▶ _Brief_: Return all of the material below word for word, leaving out the pictures.

________________________

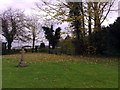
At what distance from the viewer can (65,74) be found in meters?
14.9

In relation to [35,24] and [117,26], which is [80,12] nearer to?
[117,26]

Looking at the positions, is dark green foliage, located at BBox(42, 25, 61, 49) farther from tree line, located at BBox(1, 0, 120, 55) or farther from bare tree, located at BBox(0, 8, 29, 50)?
tree line, located at BBox(1, 0, 120, 55)

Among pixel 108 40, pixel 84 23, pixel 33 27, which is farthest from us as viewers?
pixel 33 27

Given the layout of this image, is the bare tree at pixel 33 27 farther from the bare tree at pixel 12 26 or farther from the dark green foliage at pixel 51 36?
the dark green foliage at pixel 51 36

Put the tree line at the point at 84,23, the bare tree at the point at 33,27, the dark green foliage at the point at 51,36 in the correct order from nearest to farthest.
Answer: the tree line at the point at 84,23, the dark green foliage at the point at 51,36, the bare tree at the point at 33,27

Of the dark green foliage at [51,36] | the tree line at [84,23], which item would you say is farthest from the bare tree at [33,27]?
the tree line at [84,23]

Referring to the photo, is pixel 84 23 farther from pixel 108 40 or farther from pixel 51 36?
pixel 51 36

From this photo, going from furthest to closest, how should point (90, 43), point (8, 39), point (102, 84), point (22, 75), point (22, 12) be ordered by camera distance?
point (22, 12), point (8, 39), point (90, 43), point (22, 75), point (102, 84)

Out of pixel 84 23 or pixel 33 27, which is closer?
pixel 84 23

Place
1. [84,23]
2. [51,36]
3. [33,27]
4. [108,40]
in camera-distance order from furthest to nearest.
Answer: [33,27], [51,36], [84,23], [108,40]

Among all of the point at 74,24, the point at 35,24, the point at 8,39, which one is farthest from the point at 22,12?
the point at 74,24

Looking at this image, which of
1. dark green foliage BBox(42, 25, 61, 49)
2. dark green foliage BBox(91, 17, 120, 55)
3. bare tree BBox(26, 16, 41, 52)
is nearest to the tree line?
dark green foliage BBox(91, 17, 120, 55)

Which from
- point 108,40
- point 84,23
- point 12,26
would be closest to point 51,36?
point 12,26

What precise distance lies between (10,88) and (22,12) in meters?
49.7
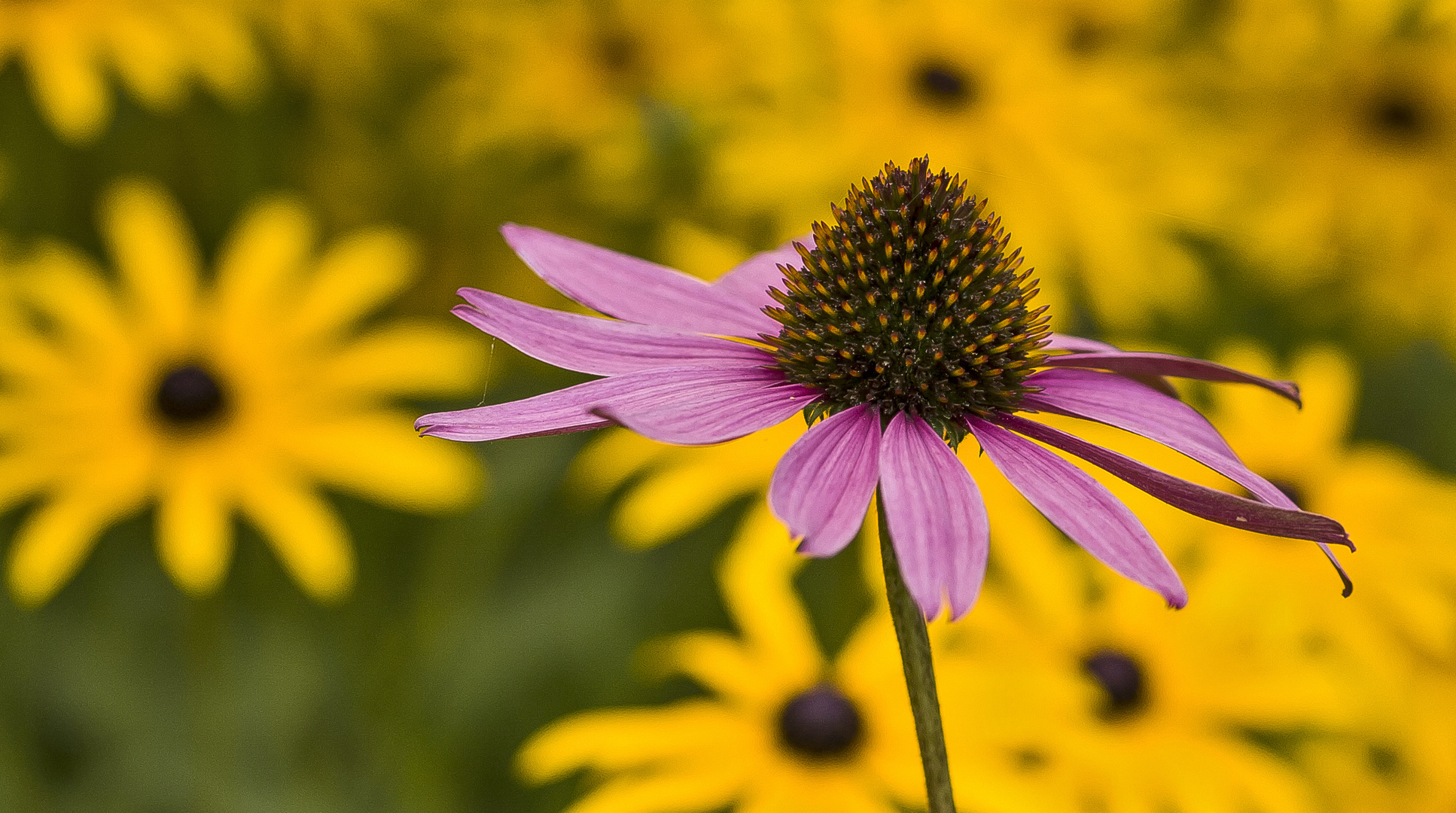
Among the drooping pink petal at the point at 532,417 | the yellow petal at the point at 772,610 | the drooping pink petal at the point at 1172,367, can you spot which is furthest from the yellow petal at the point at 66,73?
the drooping pink petal at the point at 1172,367

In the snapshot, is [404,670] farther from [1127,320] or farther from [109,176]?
[1127,320]

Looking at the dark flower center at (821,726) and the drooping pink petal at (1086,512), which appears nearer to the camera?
the drooping pink petal at (1086,512)

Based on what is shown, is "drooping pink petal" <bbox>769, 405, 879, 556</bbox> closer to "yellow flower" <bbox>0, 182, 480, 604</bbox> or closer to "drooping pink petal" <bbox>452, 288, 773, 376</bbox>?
"drooping pink petal" <bbox>452, 288, 773, 376</bbox>

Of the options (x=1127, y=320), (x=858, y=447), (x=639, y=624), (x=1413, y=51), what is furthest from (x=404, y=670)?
(x=1413, y=51)

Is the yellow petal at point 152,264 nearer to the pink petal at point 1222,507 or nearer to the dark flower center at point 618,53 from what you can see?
the dark flower center at point 618,53

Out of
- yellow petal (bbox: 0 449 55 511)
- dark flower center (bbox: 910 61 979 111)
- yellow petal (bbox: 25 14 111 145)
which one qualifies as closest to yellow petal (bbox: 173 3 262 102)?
yellow petal (bbox: 25 14 111 145)
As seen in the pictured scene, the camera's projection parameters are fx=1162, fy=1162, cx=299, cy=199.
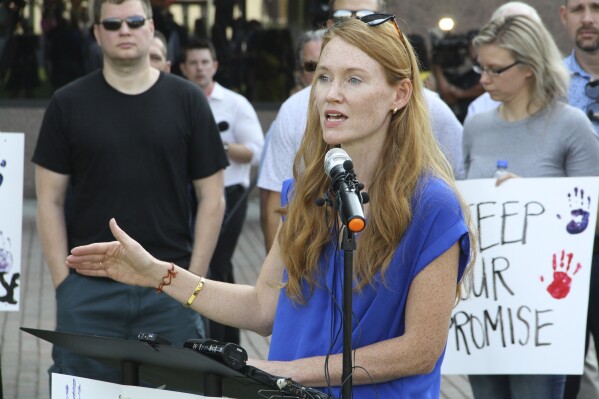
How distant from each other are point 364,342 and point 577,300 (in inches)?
77.8

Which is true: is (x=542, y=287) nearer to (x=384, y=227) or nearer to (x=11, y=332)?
(x=384, y=227)

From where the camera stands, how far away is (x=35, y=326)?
8.23 m

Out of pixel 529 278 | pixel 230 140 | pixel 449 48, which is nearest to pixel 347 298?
pixel 529 278

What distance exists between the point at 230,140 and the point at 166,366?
530 centimetres

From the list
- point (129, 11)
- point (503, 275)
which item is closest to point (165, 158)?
point (129, 11)

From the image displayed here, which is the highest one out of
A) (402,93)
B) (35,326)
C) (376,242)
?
(402,93)

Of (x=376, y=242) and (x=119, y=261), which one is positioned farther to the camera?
(x=119, y=261)

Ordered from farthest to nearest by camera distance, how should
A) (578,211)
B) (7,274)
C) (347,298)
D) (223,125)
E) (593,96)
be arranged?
(223,125)
(593,96)
(7,274)
(578,211)
(347,298)

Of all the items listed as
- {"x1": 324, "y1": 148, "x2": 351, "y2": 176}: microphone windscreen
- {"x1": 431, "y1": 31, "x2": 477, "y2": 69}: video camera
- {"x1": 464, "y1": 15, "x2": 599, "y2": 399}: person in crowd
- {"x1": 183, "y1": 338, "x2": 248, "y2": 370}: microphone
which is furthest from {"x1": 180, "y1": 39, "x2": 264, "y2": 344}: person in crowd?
{"x1": 431, "y1": 31, "x2": 477, "y2": 69}: video camera

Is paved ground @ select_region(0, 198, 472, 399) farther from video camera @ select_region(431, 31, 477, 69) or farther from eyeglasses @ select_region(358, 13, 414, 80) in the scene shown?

________________________

▶ _Full answer_:
At what distance from the viewer can (65,74) be found in meters?
14.9

In relation to [35,24] and [117,26], which is [80,12] nearer to?
[117,26]

Looking at the positions, is dark green foliage, located at BBox(42, 25, 61, 49) farther from tree line, located at BBox(1, 0, 120, 55) or farther from bare tree, located at BBox(0, 8, 29, 50)?
tree line, located at BBox(1, 0, 120, 55)

Among pixel 108 40, pixel 84 23, pixel 33 27, which is farthest from us as viewers?
pixel 33 27

Given the layout of this image, is the bare tree at pixel 33 27 farther from the bare tree at pixel 12 26 or farther from the dark green foliage at pixel 51 36?
the dark green foliage at pixel 51 36

Put the tree line at the point at 84,23, the bare tree at the point at 33,27, the dark green foliage at the point at 51,36 in the correct order from nearest to farthest.
Answer: the tree line at the point at 84,23, the dark green foliage at the point at 51,36, the bare tree at the point at 33,27

Of the dark green foliage at [51,36] | the tree line at [84,23], which item would you say is farthest from the bare tree at [33,27]?
the tree line at [84,23]

Referring to the photo, is pixel 84 23 farther from pixel 108 40 or farther from pixel 51 36?
pixel 51 36

From this photo, going from furthest to closest, how should point (90, 43), point (8, 39), point (102, 84), point (22, 75), point (22, 12) be ordered by camera distance?
point (22, 12), point (8, 39), point (90, 43), point (22, 75), point (102, 84)

Out of pixel 84 23 or pixel 33 27, which is closer?
pixel 84 23

Place
1. [84,23]
2. [51,36]
3. [33,27]
4. [108,40]
in camera-distance order from furthest to nearest.
Answer: [33,27], [51,36], [84,23], [108,40]

Among all of the point at 74,24, the point at 35,24, the point at 8,39, which one is farthest from the point at 22,12?
the point at 74,24

Looking at this image, which of
1. dark green foliage BBox(42, 25, 61, 49)
2. dark green foliage BBox(91, 17, 120, 55)
3. bare tree BBox(26, 16, 41, 52)
is nearest to the tree line?
dark green foliage BBox(91, 17, 120, 55)

Which from
- point 108,40
- point 84,23
- point 12,26
would be closest to point 51,36?
point 12,26

What precise distance lies between (10,88) and (22,12) in meters?
49.7
Among the drooping pink petal at the point at 532,417 | the yellow petal at the point at 772,610 | the drooping pink petal at the point at 1172,367, can you spot which is furthest from the yellow petal at the point at 66,73?
the drooping pink petal at the point at 1172,367

In the snapshot, is [404,670] farther from [1127,320] or farther from [109,176]?
[1127,320]

Looking at the dark flower center at (821,726) and the drooping pink petal at (1086,512), which appears nearer to the camera?
the drooping pink petal at (1086,512)

Based on what is shown, is "drooping pink petal" <bbox>769, 405, 879, 556</bbox> closer to "yellow flower" <bbox>0, 182, 480, 604</bbox> or closer to "drooping pink petal" <bbox>452, 288, 773, 376</bbox>?
"drooping pink petal" <bbox>452, 288, 773, 376</bbox>

Of the options (x=1127, y=320), (x=858, y=447), (x=639, y=624), (x=1413, y=51), what is furthest from (x=404, y=670)?
(x=1413, y=51)

Is the yellow petal at point 152,264 nearer to the pink petal at point 1222,507 or nearer to the dark flower center at point 618,53 from what you can see?
the dark flower center at point 618,53

Out of
- yellow petal (bbox: 0 449 55 511)
- dark flower center (bbox: 910 61 979 111)
- yellow petal (bbox: 25 14 111 145)
which one qualifies as closest to yellow petal (bbox: 173 3 262 102)?
yellow petal (bbox: 25 14 111 145)
As seen in the pictured scene, the camera's projection parameters are fx=1162, fy=1162, cx=299, cy=199.
How distant from each other are point 364,342 and point 577,300 (in inches)?
77.8

Which is true: is (x=542, y=287) nearer to (x=384, y=227) or nearer to (x=11, y=332)?
(x=384, y=227)

From where the camera stands, how far away is (x=35, y=326)?
8.23 m

Out of pixel 529 278 | pixel 230 140 | pixel 449 48, which is nearest to pixel 347 298?
pixel 529 278

What distance exists between the point at 230,140 and the point at 166,366?
530 centimetres

From the list
- point (129, 11)
- point (503, 275)
which item is closest to point (165, 158)?
point (129, 11)

From the image displayed here, which is the highest one out of
A) (402,93)
B) (35,326)
C) (376,242)
?
(402,93)

Of (x=376, y=242) and (x=119, y=261), which one is positioned farther to the camera?
(x=119, y=261)

Ordered from farthest to nearest by camera distance, how should
A) (578,211)
B) (7,274)
C) (347,298)
D) (223,125)
E) (593,96)
be arranged?
(223,125)
(593,96)
(7,274)
(578,211)
(347,298)

Of all the items listed as
- {"x1": 324, "y1": 148, "x2": 351, "y2": 176}: microphone windscreen
- {"x1": 431, "y1": 31, "x2": 477, "y2": 69}: video camera
- {"x1": 464, "y1": 15, "x2": 599, "y2": 399}: person in crowd
- {"x1": 183, "y1": 338, "x2": 248, "y2": 370}: microphone
which is furthest from {"x1": 180, "y1": 39, "x2": 264, "y2": 344}: person in crowd?
{"x1": 431, "y1": 31, "x2": 477, "y2": 69}: video camera

Is paved ground @ select_region(0, 198, 472, 399) farther from video camera @ select_region(431, 31, 477, 69) or farther from eyeglasses @ select_region(358, 13, 414, 80) in the scene shown?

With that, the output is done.